Task statement → Without the pictures, print each of the records below exactly as it appears.
-- start Material to process --
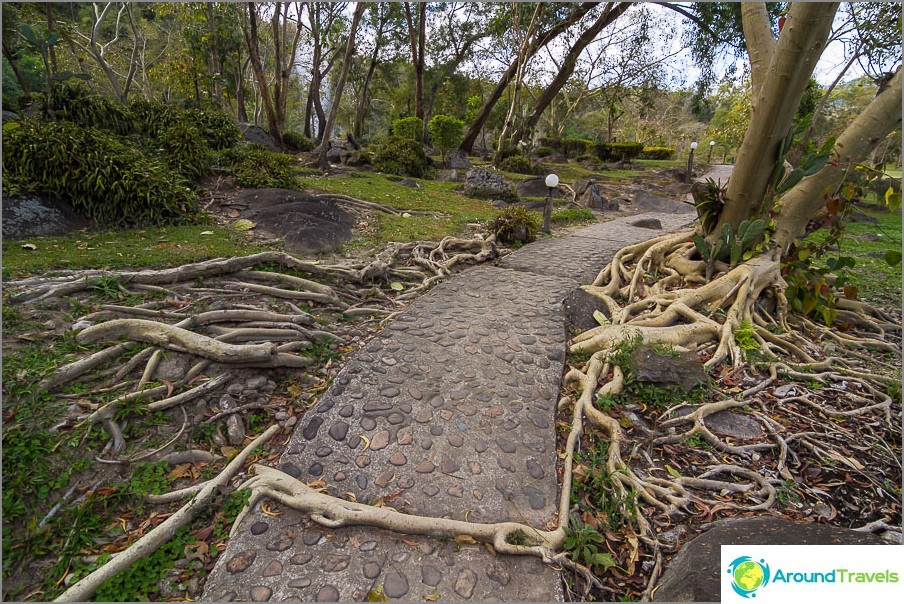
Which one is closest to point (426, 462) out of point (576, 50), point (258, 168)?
point (258, 168)

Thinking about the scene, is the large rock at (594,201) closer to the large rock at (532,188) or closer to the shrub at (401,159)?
the large rock at (532,188)

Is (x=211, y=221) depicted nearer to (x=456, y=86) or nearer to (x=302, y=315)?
(x=302, y=315)

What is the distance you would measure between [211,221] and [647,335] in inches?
263

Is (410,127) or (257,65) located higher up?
(257,65)

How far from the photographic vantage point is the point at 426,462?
9.38ft

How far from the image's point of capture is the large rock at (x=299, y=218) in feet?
21.0

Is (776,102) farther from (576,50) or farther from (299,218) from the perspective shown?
(576,50)

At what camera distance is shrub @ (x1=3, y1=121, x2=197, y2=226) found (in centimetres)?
550

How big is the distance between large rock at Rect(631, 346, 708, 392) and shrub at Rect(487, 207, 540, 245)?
4474 millimetres

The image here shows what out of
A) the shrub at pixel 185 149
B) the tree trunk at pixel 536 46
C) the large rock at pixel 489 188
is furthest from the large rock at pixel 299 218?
the tree trunk at pixel 536 46

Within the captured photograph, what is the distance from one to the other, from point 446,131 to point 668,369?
16407 millimetres

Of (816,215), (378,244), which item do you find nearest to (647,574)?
(816,215)

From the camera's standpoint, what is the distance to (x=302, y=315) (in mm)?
4199

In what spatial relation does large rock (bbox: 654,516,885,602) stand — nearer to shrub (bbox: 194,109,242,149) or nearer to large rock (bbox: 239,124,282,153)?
shrub (bbox: 194,109,242,149)
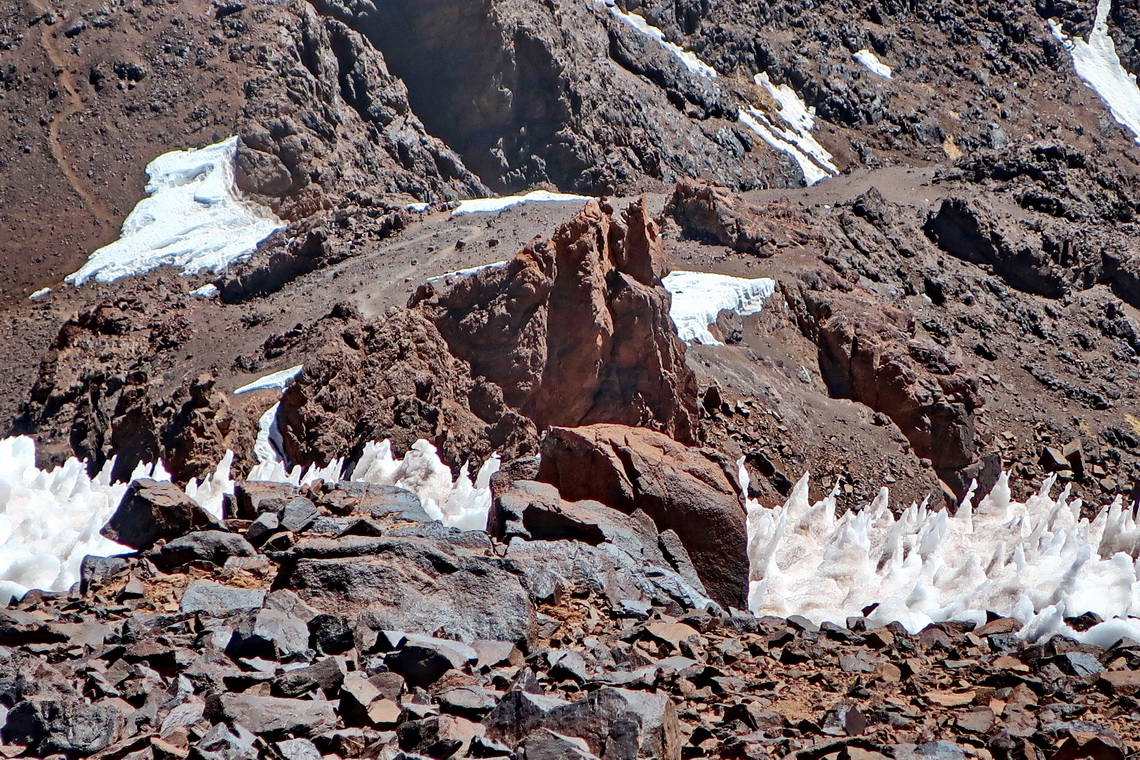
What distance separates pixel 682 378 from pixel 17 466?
15283 mm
-- end Material to process --
Result of this exercise →
Which one is closest to point (426, 462) out of point (576, 50), point (258, 168)?
point (258, 168)

Thinking about the scene, is the large rock at (594,201) closer to the large rock at (532,188) or closer to the shrub at (401,159)?
the large rock at (532,188)

Is (x=211, y=221) depicted nearer to (x=456, y=86) or nearer to (x=302, y=315)?
(x=302, y=315)

What is the distance you would measure between [211,221] and [647,335] in inches?
263

Is (410,127) or (257,65) located higher up?
(257,65)

How far from the photographic vantage point is the point at 426,462?
9.38ft

How far from the image's point of capture is the large rock at (x=299, y=218) in feet?
21.0

Is (776,102) farther from (576,50) or farther from (299,218) from the perspective shown?
(576,50)

At what camera distance is shrub @ (x1=3, y1=121, x2=197, y2=226) found (in centimetres)?
550

How big is the distance between large rock at Rect(631, 346, 708, 392) and shrub at Rect(487, 207, 540, 245)?
4474 millimetres

The image here shows what out of
A) the shrub at pixel 185 149
B) the tree trunk at pixel 536 46
C) the large rock at pixel 489 188
is furthest from the large rock at pixel 299 218?
the tree trunk at pixel 536 46

Within the captured photograph, what is the distance from one to the other, from point 446,131 to point 668,369?
16407 millimetres

Of (816,215), (378,244), which item do you find nearest to (647,574)?
(816,215)

From the camera's standpoint, what is the distance to (x=302, y=315) (in mm)?
4199

In what spatial relation does large rock (bbox: 654,516,885,602) stand — nearer to shrub (bbox: 194,109,242,149) or nearer to large rock (bbox: 239,124,282,153)?
shrub (bbox: 194,109,242,149)
What distance separates pixel 682 378 from pixel 17 466?
15283 mm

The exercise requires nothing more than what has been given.